Framework and workflow
A schematic workflow of our approach is illustrated in Fig. 1. Both systems under study are described by a set of coupled ODEs, and their numerical solution is used as the ground truth. We then train two models: an artificial NN data-driven model (Fig. 1a), and a model where the physics priors are included in the loss function, hereafter denoted as loss-based PINN (Fig. 1b). Specifically, our method is applied as follows: (i) one input vector in provided to the already trained NN model and a prediction vector f (x; Θ) is obtained; (ii) p is initilized with the output vector f (x; Θ); (iii) the constrained optimization problem is solved by Eq. (1) and the result of the optimization is the corrected output vector p. This way, p is a point that lies on the physical manifold and thus, by enforcing the physics constraint post-training at inference time, we guarantee that the final prediction is physics-consistent (Fig. 1c).
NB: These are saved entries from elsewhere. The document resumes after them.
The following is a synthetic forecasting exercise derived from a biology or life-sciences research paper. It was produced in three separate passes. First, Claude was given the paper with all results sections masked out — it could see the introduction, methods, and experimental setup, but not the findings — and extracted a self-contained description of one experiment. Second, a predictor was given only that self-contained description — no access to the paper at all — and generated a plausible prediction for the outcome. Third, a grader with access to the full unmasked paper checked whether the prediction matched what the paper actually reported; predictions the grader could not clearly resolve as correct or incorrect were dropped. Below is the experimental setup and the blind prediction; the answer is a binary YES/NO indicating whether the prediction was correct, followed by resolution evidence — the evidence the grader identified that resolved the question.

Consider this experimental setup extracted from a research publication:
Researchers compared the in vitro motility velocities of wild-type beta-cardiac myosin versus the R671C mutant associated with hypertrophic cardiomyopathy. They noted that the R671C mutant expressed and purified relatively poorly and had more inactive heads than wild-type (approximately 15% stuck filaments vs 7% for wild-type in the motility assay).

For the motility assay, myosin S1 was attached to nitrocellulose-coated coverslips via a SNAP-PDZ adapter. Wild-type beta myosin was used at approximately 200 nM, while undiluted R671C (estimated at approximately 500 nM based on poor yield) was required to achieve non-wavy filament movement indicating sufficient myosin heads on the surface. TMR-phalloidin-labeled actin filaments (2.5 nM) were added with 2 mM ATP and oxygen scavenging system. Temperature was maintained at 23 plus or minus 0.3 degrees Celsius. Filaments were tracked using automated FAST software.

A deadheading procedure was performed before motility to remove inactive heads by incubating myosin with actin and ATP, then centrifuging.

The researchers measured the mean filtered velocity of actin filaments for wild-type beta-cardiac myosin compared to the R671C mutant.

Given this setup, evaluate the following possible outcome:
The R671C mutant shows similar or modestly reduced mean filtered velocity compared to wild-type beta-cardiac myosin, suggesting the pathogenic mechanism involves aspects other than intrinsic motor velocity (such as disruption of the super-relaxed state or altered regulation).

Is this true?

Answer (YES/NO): NO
Figure 1c also makes clear the intuition behind the projection method. The same process is applied to each point prediction of the loss-based PINN.

a Artificial NN data-driven model y = f(x; Θ), where x represents the input vector, y is the predicted output vector, and Θ denotes the model parameter vector. b Loss-based PINN model with a regularization term in the loss function, where \({\hat{{{\bf{y}}}}}_{{{\bf{i}}}}\) represents the target output vector, yi represents the predicted output vector, \({{{\mathcal{L}}}}_{{\rm {Data}}}\) represents the data loss term between the PINN’s predicted outputs and the target data, \({{{\mathcal{R}}}}_{j}\) represents the residual associated with the jth physical law, \({{{\mathcal{L}}}}_{{\rm {Physics}},j}\) represents the physics loss term regarding the jth physical law imposed to the system, \({{{\mathcal{L}}}}_{{\rm {Train}}}\) represents the total training loss function, which is a weighted sum balancing data fitting and adherence to physical constraints, and λj represents the weight factor given to the jth physical law, with \(\lambda ={\sum }_{j = 1}^{M}{\lambda }_{j}\le 1\). c Formulation and visualization of the projection operation method as a constraint optimization problem, with the projection of the output y of the model onto the manifold defined by the constraint vector g(x, y) = 0, where W is a symmetric positive weight matrix.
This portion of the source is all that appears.